In der EU-Asylpolitik entsteht leicht der Eindruck: “Nach der Reform ist vor der Reform.” Migrationsexperten raten dazu, das neue gemeinsame Asylsystem erst einmal umzusetzen – um keinen Domino-Effekt auszulösen.

 Migrationsexperten warnen vor möglichen gravierenden Folgen von nationalen Alleingängen in der europäischen Asylpolitik.
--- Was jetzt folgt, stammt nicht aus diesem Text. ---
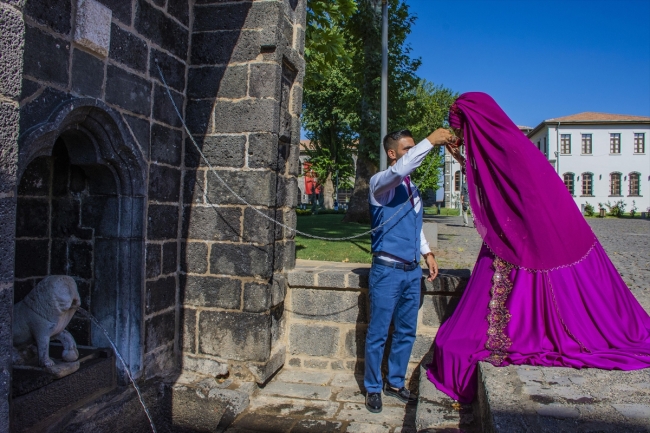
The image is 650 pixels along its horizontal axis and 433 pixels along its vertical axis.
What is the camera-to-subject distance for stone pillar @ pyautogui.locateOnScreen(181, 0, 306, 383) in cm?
451

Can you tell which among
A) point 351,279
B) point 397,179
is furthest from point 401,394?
point 397,179

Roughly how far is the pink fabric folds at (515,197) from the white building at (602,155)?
44.8 metres

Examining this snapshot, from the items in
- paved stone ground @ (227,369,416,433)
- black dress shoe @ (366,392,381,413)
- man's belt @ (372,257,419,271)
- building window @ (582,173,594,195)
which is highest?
building window @ (582,173,594,195)

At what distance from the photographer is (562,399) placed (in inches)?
115

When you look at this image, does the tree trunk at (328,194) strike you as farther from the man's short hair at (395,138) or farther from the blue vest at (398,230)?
the blue vest at (398,230)

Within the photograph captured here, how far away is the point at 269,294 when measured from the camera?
4.57 m

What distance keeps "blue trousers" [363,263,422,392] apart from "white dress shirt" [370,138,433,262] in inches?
6.7

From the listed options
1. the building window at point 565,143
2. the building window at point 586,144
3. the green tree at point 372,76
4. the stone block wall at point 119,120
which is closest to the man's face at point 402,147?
the stone block wall at point 119,120

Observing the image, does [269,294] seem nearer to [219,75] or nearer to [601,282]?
[219,75]

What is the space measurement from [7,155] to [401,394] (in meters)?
3.30

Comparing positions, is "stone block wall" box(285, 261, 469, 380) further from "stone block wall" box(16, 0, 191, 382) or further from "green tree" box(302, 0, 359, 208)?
"green tree" box(302, 0, 359, 208)

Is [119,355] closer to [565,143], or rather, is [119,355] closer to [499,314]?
[499,314]

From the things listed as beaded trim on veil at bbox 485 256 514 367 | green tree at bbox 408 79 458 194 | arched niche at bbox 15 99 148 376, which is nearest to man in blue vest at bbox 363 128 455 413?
beaded trim on veil at bbox 485 256 514 367

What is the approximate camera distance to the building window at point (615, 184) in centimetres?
4544
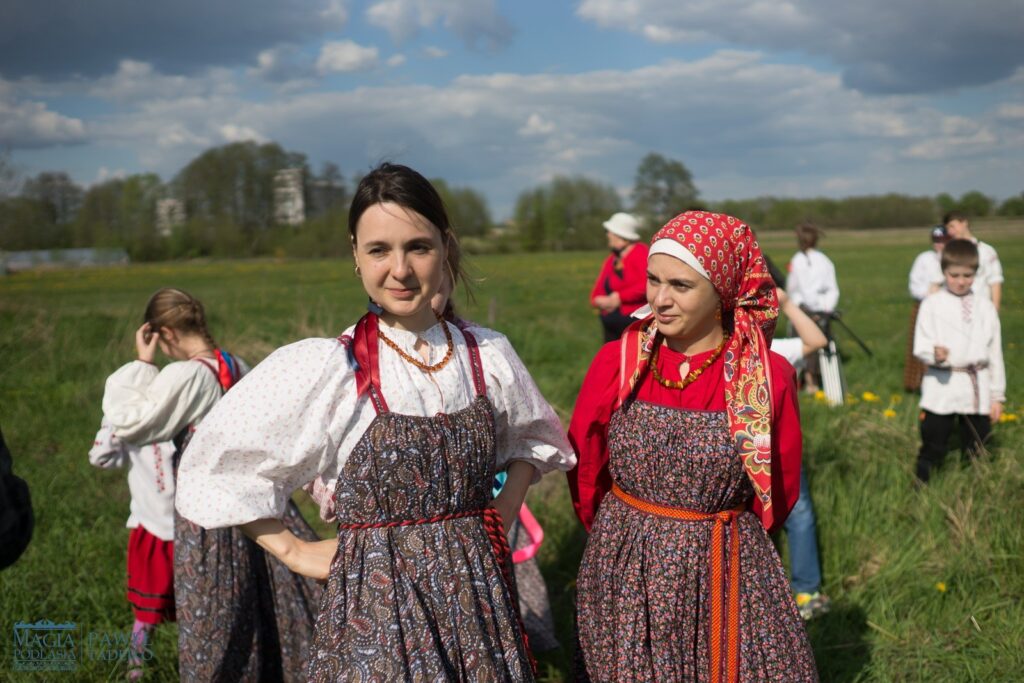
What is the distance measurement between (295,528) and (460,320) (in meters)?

Eine weitere Renationalisierung könne in einem endgültigen Zerfall des Gemeinsamen Europäischen Asylsystems münden, sagte der Vorsitzende des Sachverständigenrats für Integration und Migration, Hans Vorländer, am Donnerstag in Berlin. “Ein Vertrauensverlust in die Handlungsfähigkeit der EU in diesem wichtigen Politikfeld wäre die Folge.” Dies berge auch die Gefahr einer Renationalisierung in anderen Politikfeldern. “Der Zusammenhalt in der EU wäre gefährdet.”

Die Europäische Union stehe daher am Scheideweg, so Vorländer. Er warnte vor einem Domino-Effekt, der durch um sich greifende Alleingänge mit Grenzkontrollen und Notstandsausrufungen eintreten könne. Der Sachverständigenrat empfiehlt daher, die nach langem Ringen beschlossene Reform des Gemeinsamen Europäischen Asylsystems (GEAS) nun rasch und konsequent umzusetzen. Vor allem der Einstieg in eine bessere Teilung der Verantwortung innerhalb der EU adressiere ein seit langem bestehendes Defizit.
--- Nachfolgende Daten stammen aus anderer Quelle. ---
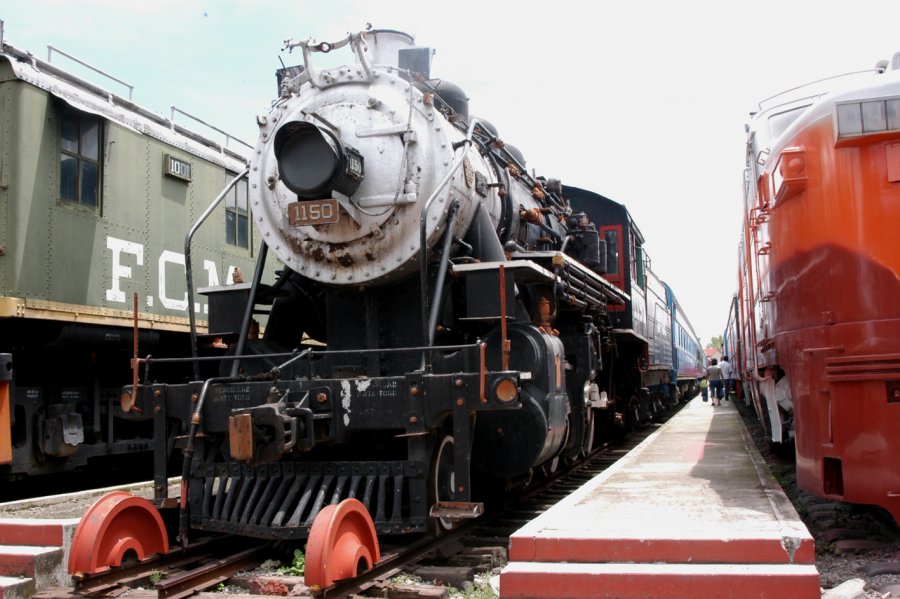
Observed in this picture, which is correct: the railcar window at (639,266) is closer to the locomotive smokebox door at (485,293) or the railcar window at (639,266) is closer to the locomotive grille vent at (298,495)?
the locomotive smokebox door at (485,293)

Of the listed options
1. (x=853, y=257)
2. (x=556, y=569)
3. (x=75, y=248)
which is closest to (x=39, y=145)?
(x=75, y=248)

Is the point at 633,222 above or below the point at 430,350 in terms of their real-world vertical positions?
above

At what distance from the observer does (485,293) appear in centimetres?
550

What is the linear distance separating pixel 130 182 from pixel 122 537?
4.90m

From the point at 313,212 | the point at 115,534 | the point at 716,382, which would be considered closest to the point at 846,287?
the point at 313,212

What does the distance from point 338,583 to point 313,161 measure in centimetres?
281

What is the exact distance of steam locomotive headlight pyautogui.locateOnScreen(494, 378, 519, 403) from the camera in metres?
4.84

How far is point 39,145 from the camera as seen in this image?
7.54 metres

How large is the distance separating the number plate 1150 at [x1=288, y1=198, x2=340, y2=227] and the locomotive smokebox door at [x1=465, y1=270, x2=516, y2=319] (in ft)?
3.40

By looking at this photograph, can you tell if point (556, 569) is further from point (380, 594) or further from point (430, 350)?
point (430, 350)

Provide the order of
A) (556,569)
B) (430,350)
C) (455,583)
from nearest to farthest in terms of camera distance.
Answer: (556,569)
(455,583)
(430,350)

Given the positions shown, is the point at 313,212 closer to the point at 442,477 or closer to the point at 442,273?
the point at 442,273

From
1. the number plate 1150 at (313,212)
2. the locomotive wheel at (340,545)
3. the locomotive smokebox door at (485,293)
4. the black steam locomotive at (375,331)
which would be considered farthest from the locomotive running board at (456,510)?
the number plate 1150 at (313,212)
Das neue System war Mitte Mai beschlossen worden. Es sieht unter anderem einheitliche Verfahren an den EU-Außengrenzen vor. Auch ein Solidaritätsmechanismus unter den Mitgliedstaaten ist geplant. Die 27 EU-Mitgliedstaaten haben bis zu zwei Jahre Zeit zur Umsetzung.

Die Bundesregierung hatte kurz vor dem Bruch der Ampel-Koalition Anfang November noch zwei Gesetzentwürfe zur Umsetzung des neuen Gemeinsamen Europäischen Asylsystems in deutsches Recht auf den Weg gebracht. Deutschland wollte damit auf europäischer Ebene vorangehen, um auf eine zügige Umsetzung der Reform in allen Mitgliedstaaten hinzuwirken. Derzeit ist offen, ob der Bundestag die Gesetzentwürfe noch vor der im Februar geplanten Neuwahl beschließen wird.

Flüchtlingsorganisationen werfen der Regierung vor, bei der Umsetzung die von der EU geforderten Mindeststandards deutlich zu überschreiten und Geflüchtete damit massiv zu entrechten sowie faire Asylverfahren zu verhindern.